As I completed the risk assessment for this year's Advent Sleepout my perspective began to change. Risk assessment requires not only looking at the potential problems, but also identifying ways to reduce the risk. For example in doing the Advent Sleepout we would be outside and vulnerable to anyone who might seek to cause us harm. But to ameliorate the situation we would ensure that the porch gate was locked so that no-one could get it. It was also possible that we might suffer bad effects from the cold. But we planned to leave heaters on in one of the rooms in the church so that if necessary people could go there to warm up, plus hot drinks were constantly available, and if the worst came to the worst, someone could return home to recover. 

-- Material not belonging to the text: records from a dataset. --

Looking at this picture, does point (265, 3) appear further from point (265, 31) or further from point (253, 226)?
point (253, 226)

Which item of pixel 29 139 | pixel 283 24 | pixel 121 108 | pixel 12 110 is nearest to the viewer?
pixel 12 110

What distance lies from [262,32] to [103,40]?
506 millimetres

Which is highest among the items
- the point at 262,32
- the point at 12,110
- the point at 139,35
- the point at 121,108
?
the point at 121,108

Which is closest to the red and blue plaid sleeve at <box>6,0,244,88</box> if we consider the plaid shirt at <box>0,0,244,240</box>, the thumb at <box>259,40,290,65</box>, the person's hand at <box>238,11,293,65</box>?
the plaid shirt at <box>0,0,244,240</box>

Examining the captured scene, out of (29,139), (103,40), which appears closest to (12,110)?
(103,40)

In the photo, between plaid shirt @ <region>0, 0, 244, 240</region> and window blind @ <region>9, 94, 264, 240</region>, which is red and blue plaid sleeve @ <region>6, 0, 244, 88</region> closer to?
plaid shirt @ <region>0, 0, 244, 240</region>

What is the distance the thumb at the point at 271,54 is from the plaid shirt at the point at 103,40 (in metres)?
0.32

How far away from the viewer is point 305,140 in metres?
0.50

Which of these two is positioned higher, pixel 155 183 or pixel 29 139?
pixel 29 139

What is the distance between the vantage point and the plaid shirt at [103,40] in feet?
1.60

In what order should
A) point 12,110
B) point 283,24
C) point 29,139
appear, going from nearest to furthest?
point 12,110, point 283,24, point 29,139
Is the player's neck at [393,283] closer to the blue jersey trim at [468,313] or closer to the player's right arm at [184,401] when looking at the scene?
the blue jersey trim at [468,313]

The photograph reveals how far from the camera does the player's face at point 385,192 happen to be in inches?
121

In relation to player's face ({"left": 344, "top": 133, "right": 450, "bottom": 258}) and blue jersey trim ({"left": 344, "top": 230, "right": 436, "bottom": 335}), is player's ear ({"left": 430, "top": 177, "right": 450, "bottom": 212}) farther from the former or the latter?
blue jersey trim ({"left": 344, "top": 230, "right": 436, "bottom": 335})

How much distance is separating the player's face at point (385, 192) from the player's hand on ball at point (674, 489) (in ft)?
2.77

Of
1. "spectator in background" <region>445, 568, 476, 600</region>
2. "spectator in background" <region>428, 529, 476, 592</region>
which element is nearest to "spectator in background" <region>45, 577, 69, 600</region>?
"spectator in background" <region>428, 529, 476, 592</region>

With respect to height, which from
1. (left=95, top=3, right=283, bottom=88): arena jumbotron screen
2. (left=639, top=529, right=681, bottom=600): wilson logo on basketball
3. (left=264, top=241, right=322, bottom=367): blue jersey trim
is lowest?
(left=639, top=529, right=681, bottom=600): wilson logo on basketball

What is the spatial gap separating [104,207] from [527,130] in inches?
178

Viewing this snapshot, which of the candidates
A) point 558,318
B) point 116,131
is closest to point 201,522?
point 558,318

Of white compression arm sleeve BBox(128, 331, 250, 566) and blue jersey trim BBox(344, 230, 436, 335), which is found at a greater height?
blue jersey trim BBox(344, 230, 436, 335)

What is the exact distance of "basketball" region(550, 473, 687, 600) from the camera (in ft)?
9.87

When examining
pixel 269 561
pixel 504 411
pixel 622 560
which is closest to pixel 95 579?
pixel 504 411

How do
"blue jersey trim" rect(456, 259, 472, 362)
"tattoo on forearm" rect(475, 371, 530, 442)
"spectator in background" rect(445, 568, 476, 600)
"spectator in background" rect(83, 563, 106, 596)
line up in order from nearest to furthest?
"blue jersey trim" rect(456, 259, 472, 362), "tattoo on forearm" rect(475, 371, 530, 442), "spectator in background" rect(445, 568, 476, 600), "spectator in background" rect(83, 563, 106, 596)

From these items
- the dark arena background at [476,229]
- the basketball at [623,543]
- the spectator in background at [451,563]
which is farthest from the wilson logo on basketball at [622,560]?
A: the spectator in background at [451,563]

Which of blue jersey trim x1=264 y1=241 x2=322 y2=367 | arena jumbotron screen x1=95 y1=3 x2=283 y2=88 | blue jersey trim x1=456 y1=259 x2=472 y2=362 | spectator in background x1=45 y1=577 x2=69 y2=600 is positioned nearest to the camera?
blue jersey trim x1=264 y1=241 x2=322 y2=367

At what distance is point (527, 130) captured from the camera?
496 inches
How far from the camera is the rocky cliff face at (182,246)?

As I looked through all the potential measures we could take to reduce our chances of suffering as a result of our night out, I was suddenly struck by the significance. These precautions that we were taking for our one and only night out were not available for the homeless people in our town who spend night after night on the street. They are constantly risk assessing situations (often unconsciously) in order to stay as safe and warm as possible, but their options are extremely limited. The best they might hope for is that perhaps they can sleep under a building with an overhang to protect them a little from the elements, or maybe they can stay out of sight to reduce the risk of being spat on or beaten up. They don't have back up options of warm rooms, locked doors, hot drinks.

And then I began to think about Jesus. Did God complete a risk assessment before sending Jesus to earth? Jesus came from heaven, from the right-hand of the Father where He had all power and authority. He had every possible means at his disposal for avoiding suffering or discomfort. And yet Jesus did not seem to have put things in place to reduce His suffering, or to give himself a way out or back-up plan. In fact He actually chose a life of discomfort and suffering. Born in a  cold, smelly, dark stable surrounded by animals - this was just the start of a life in which he didn't shy away from the pain which faced him and those around him. He did this so that He could fully share our humanity and ultimately free us from the burden of death and despair which binds us.

So let's keep doing risk assessments, thanking God for the options we have. But let's also look out for the moments when God calls us to take risks, to identify with people who have fewer options and to thank Him for the path of suffering which He chose for us.